**Passage given:**
--- BEGIN ---

In the state of the art, cooling processes carried out in machining operations are generally subdivided into two groups as liquid cooling and air cooling. In air-cooled machining methods, both the cutting tool and the workpiece is cooled down with high- pressure air during the operation. In air-cooled processes, parameters such as surface smoothness which indicates the quality of the product are usually at desired levels as no material of solid or liquid nature come into contact with the tool and the workpiece. However, air cooling operations generally fail to satisfy during machining processes. The cutting tool and the workpiece of which temperatures rise constantly due to the heat energy generated at immensely high levels, cannot be cooled down at desired levels with high- pressure air.

The most common form of liquid cooling methods implemented in machining operations is the cooling processes performed with fluids containing boron oil-water mixture. In cooling methods in which said mixture is utilized, boron oil-water mixture is discharged on the cutting tool and the workpiece during the machining process. Therefore, both the workpiece obtained at the end of the process and the cutting tool which performs the cutting operation, end up being covered with boron oil-water mixture once the machining process is complete. Analogously, chips that emerge during the machining operation also become covered with said mixture. This prevents the machining process from being carried out in a clean manner. Moreover, high volumes of liquid waste are generated as a result of this operation.

Another cooling application implemented in order to reduce the amount of liquid waste generated in processes in which boron oil-water mixture is utilized, and to ensure that both the cutting tool and the workpiece become soiled at the lowest degree possible, is the application known as Minimum Quantity Lubrication (MQL) . Minimum Quantity Lubrication (MQL) technique which is commonly utilized in the state of the art, is a pulverized cooling method. In the Minimum Quantity Lubrication (MQL) technique, pulverized oil droplets are discharged onto the cutting tool and the workpiece. Therefore, no visible liquid is present when looking from outside. However, cooling is provided by means of covering the cutting tool and the workpiece with oil particles .

Minimum Quantity Lubrication (MQL) which features significant advantages when compared to boron oil-water mixtures, is used commonly in the state of the art. The pivotal point in the Minimum Quantity Lubrication (MQL) technique is the nozzle structure which pulverizes the oil and discharges it onto the cutting tool and the workpiece. Characteristics of the nozzle structure determine the degree and the quality of the pulverization process. Therefore, the nozzle structure used in the Minimum Quantity Lubrication (MQL) technique has great importance .

In general, the major problem of nozzle structures of Minimum Quantity Lubrication (MQL) systems used in the state of the art is that they cannot sufficiently reduce the size of the oil particles. As oil particles pulverized in said nozzle structures cannot be reduced to be in desired sizes, they are discharged onto the workpiece and to the cutting tool as large particles. This causes the process of discharging oil droplets to be performed in an irregular manner. Pulverized oil particles which are discharged in an irregular manner since they cannot be reduced to the desired size, become merged by getting into contact with one another. Merged oil droplets become larger in size and reach to their target in this manner. Thus, the oil consumption increases and the air-oil mixture discharged from the system becomes irregular. A homogeneous oil distribution cannot be achieved as oil particles remain large in size and since they become merged while being discharged from the system.

--- END ---

**Objective A:** In the text about cooling in machining, what does the Minimum Quantity Lubrication technique discharge onto the cutting tool and the workpiece?
**Objective B:** Filter the records down to every line that contains the string "feet". Treat uppercase and lowercase as different.
The records are unrelated to the text about cooling in machining.

**Material supplied:**
--- BEGIN ---

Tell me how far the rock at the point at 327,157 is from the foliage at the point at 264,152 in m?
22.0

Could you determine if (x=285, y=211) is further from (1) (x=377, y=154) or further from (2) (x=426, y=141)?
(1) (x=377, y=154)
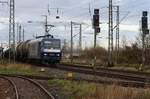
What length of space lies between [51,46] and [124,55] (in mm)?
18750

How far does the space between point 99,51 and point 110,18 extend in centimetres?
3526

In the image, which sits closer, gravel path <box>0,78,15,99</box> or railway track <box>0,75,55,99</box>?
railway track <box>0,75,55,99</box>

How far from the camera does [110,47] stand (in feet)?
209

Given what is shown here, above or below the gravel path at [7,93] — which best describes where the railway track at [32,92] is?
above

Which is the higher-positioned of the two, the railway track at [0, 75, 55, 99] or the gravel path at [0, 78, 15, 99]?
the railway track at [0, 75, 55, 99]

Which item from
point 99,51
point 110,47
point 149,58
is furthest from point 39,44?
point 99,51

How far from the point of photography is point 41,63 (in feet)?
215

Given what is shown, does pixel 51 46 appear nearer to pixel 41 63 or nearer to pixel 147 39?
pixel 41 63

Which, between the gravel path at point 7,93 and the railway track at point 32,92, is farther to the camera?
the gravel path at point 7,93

--- END ---
--- BEGIN ---

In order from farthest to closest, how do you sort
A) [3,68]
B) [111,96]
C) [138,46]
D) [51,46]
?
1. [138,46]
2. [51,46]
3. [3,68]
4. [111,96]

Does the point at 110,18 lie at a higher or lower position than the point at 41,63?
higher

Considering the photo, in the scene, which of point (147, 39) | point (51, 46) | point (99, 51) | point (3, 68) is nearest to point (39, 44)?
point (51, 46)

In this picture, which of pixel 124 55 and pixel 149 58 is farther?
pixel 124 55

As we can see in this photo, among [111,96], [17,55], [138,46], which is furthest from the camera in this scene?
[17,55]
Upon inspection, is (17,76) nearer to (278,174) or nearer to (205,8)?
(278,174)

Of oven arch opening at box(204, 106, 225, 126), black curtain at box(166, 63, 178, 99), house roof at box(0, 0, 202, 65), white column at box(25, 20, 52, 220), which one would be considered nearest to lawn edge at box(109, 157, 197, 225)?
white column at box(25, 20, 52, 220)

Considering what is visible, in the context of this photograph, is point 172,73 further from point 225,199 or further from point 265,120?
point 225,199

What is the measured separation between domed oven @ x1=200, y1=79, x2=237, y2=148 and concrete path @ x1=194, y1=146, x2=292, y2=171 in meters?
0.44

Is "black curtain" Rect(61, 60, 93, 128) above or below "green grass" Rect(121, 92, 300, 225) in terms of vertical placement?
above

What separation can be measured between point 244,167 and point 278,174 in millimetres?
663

--- END ---

**Exercise solution A:** Pulverized oil droplets.

**Exercise solution B:**
How far from the camera does [110,47] stand (in feet)?
How far from the point of photography is point 41,63 (in feet)?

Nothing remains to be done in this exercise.